◆ Task description ◆
Take the listing that follows and copy it precisely.

[Data for this exercise — start]

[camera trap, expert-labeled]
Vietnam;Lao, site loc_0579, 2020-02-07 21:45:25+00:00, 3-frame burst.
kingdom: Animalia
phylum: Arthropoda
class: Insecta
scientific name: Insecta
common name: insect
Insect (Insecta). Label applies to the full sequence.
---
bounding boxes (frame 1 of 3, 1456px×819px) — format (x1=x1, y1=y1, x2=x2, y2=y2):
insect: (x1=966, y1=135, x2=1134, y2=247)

[Data for this exercise — finish]

◆ Result ◆
[camera trap, expert-labeled]
Vietnam;Lao, site loc_0579, 2020-02-07 21:45:25+00:00, 3-frame burst.
kingdom: Animalia
phylum: Arthropoda
class: Insecta
scientific name: Insecta
common name: insect
Insect (Insecta). Label applies to the full sequence.
---
bounding boxes (frame 1 of 3, 1456px×819px) — format (x1=x1, y1=y1, x2=x2, y2=y2):
insect: (x1=966, y1=135, x2=1134, y2=247)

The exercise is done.